_Data listing_
-=-=-=-=-

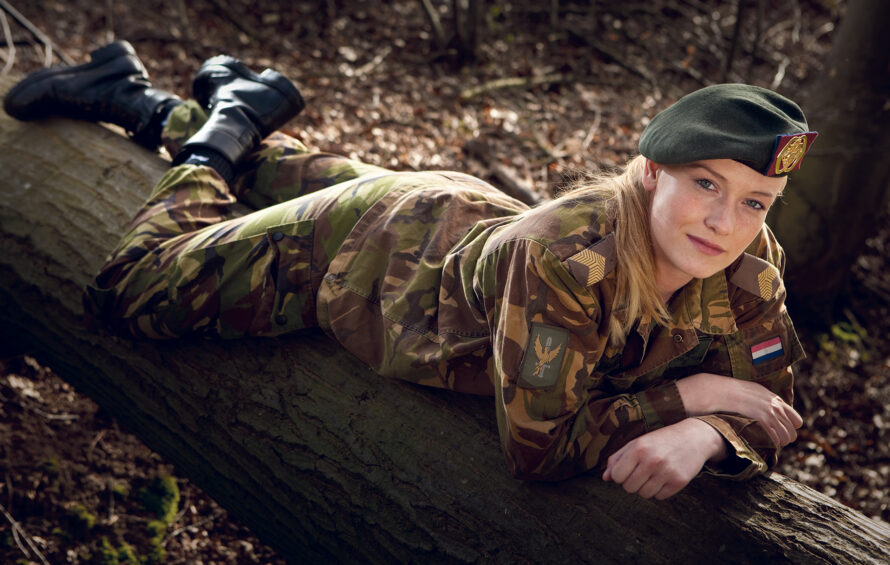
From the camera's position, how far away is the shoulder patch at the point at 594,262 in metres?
1.97

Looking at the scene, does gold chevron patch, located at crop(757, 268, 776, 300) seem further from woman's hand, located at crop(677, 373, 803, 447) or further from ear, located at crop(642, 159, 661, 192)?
ear, located at crop(642, 159, 661, 192)

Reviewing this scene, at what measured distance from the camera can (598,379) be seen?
7.39ft

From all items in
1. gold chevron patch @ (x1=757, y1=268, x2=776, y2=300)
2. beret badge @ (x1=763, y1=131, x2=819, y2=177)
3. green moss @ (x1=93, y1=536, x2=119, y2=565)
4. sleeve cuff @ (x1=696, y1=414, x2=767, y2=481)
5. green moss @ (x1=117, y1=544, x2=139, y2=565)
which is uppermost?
beret badge @ (x1=763, y1=131, x2=819, y2=177)

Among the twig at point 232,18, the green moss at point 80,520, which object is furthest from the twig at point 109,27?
the green moss at point 80,520

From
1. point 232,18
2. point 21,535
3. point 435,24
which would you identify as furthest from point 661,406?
point 232,18

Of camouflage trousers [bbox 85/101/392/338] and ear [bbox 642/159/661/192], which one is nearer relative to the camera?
ear [bbox 642/159/661/192]

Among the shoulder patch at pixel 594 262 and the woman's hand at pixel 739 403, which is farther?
the woman's hand at pixel 739 403

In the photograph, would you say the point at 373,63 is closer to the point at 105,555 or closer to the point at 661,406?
the point at 105,555

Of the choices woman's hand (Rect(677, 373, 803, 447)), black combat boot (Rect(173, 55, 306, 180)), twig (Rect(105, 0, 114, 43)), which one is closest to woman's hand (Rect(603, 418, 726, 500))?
woman's hand (Rect(677, 373, 803, 447))

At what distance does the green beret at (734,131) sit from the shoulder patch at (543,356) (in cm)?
56

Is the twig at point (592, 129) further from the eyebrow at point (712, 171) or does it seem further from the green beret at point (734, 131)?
the eyebrow at point (712, 171)

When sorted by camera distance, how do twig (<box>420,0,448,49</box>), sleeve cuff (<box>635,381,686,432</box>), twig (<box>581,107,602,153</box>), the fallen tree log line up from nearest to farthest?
1. the fallen tree log
2. sleeve cuff (<box>635,381,686,432</box>)
3. twig (<box>581,107,602,153</box>)
4. twig (<box>420,0,448,49</box>)

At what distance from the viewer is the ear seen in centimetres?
204

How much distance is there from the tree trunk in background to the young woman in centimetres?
236
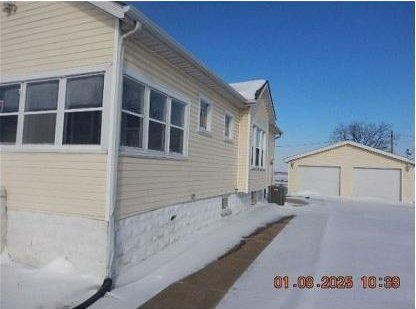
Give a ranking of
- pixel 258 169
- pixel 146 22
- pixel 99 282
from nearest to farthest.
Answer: pixel 99 282
pixel 146 22
pixel 258 169

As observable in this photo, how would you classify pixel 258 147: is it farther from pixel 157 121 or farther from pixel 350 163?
pixel 350 163

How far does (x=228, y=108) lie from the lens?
13352 mm

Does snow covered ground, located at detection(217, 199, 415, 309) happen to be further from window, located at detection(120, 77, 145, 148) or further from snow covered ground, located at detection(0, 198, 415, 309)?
window, located at detection(120, 77, 145, 148)

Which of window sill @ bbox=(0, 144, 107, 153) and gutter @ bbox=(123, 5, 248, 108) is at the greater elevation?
gutter @ bbox=(123, 5, 248, 108)

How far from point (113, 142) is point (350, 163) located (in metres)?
24.9

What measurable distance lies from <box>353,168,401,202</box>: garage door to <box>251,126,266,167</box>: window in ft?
42.0

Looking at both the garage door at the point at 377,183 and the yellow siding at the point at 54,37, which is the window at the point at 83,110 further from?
the garage door at the point at 377,183

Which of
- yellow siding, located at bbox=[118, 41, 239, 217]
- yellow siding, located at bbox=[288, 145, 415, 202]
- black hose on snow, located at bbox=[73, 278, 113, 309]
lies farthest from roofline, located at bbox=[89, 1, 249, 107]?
yellow siding, located at bbox=[288, 145, 415, 202]

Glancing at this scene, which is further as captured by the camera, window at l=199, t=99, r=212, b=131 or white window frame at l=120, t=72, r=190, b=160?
window at l=199, t=99, r=212, b=131

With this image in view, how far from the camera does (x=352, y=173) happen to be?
2769 centimetres

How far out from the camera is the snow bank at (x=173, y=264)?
5840 millimetres

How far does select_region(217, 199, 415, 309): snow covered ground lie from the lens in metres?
5.72

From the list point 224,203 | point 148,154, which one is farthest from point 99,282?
point 224,203

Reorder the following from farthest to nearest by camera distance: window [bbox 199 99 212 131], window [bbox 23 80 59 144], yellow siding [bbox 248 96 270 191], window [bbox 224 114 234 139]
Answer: yellow siding [bbox 248 96 270 191], window [bbox 224 114 234 139], window [bbox 199 99 212 131], window [bbox 23 80 59 144]
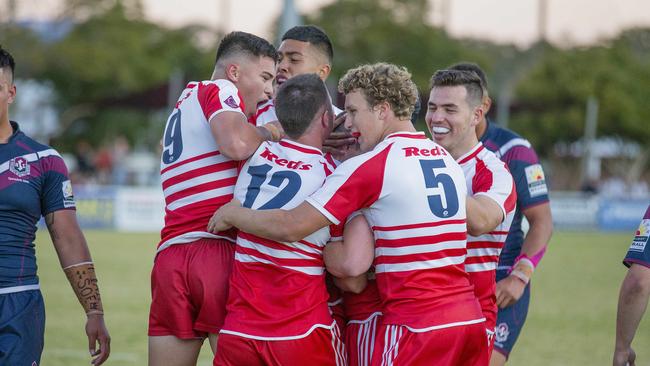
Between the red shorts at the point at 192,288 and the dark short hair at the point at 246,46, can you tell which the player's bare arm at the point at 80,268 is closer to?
the red shorts at the point at 192,288

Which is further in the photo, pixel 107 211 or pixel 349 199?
pixel 107 211

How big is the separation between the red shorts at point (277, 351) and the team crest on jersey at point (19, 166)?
4.47ft

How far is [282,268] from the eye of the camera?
15.1ft

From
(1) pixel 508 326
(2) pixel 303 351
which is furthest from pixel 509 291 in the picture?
(2) pixel 303 351

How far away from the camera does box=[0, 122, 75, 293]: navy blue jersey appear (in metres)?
4.84

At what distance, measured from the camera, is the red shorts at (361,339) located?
4.74 metres

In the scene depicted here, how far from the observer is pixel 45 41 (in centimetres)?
4616

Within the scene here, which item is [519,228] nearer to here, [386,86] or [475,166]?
[475,166]

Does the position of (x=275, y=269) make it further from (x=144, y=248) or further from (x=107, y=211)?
(x=107, y=211)

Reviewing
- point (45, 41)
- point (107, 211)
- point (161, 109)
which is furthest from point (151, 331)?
point (45, 41)

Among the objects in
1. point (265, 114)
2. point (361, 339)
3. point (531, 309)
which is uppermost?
point (265, 114)

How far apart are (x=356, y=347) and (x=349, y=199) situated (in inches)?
33.7

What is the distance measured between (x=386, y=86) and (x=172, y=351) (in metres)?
1.86

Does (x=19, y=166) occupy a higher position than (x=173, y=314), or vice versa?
(x=19, y=166)
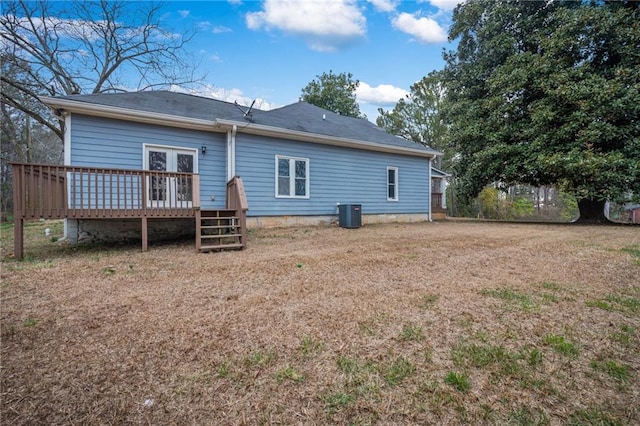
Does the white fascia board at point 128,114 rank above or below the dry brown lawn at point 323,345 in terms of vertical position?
above

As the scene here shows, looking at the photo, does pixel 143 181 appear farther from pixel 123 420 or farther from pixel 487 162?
pixel 487 162

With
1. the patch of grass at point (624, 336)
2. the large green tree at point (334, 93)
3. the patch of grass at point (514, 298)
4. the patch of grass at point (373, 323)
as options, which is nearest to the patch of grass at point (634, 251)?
the patch of grass at point (514, 298)

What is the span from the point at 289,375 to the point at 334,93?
2362 cm

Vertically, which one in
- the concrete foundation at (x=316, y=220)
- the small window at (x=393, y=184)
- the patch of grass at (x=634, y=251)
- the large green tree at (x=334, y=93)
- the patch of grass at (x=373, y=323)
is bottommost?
the patch of grass at (x=373, y=323)

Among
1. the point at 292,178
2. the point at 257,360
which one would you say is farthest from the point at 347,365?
the point at 292,178

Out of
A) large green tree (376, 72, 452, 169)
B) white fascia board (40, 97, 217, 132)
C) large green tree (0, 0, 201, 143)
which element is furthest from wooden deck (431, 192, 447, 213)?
large green tree (0, 0, 201, 143)

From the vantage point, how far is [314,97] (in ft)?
75.5

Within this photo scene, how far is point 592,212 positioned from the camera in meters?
11.2

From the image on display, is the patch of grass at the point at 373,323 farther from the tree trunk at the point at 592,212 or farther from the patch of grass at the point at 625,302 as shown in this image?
the tree trunk at the point at 592,212

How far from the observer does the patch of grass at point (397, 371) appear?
1.74 meters

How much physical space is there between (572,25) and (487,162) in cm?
490

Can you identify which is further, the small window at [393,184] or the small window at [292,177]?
the small window at [393,184]

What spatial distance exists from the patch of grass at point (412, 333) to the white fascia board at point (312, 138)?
23.1 feet

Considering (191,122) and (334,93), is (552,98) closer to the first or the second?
(191,122)
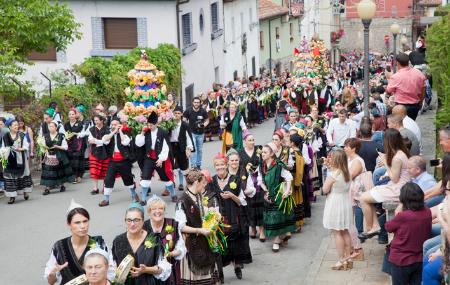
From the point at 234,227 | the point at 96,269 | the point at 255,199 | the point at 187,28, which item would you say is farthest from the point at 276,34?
the point at 96,269

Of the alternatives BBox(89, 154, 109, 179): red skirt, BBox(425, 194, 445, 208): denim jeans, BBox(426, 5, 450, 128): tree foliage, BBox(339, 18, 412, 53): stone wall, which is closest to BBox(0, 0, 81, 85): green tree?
BBox(89, 154, 109, 179): red skirt

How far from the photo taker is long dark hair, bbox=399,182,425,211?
9898 mm

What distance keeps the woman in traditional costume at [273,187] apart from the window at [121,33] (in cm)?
2066

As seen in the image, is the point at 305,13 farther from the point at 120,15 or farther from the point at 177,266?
the point at 177,266

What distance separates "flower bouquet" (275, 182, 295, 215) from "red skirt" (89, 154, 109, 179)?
17.4ft

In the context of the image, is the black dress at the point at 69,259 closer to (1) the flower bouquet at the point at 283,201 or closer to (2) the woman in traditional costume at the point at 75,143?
(1) the flower bouquet at the point at 283,201

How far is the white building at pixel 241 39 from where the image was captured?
43219 millimetres

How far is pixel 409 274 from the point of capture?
1036cm

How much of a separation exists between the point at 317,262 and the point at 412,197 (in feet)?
11.7

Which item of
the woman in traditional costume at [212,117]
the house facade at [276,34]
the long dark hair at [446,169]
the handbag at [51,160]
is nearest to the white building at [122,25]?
the woman in traditional costume at [212,117]

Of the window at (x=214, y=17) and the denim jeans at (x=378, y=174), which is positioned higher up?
the window at (x=214, y=17)

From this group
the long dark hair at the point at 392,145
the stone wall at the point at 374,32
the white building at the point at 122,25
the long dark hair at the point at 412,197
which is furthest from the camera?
the stone wall at the point at 374,32

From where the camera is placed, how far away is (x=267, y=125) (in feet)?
110

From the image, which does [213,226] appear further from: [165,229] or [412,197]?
[412,197]
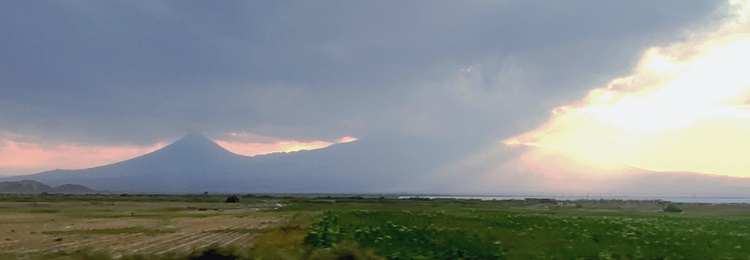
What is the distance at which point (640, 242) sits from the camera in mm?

-=-=-=-=-

Repeat exactly the lines from the one holding "How far is the" through the last line of the entries, both included; the pictures do not belong in the copy.

_Result of the task_
How far is the white building at pixel 241 39 from where the image was captured?
43219 millimetres

How far is pixel 409 274 from the point of capture?
1036cm

How much of a separation exists between the point at 317,262 and the point at 412,197 (in feet)?
11.7

Which item of
the woman in traditional costume at [212,117]
the house facade at [276,34]
the long dark hair at [446,169]
the handbag at [51,160]
is nearest to the white building at [122,25]?
the woman in traditional costume at [212,117]

Of the window at (x=214, y=17) and the denim jeans at (x=378, y=174), which is positioned higher up?
the window at (x=214, y=17)

From this group
the long dark hair at the point at 392,145
the stone wall at the point at 374,32
the white building at the point at 122,25
the long dark hair at the point at 412,197
which is furthest from the camera?
the stone wall at the point at 374,32

From where the camera is placed, how far away is (x=267, y=125) (in feet)?
110

From the image, which does [213,226] appear further from: [165,229] or [412,197]?
[412,197]
What is the distance at which point (640, 242) sits from the camera in mm?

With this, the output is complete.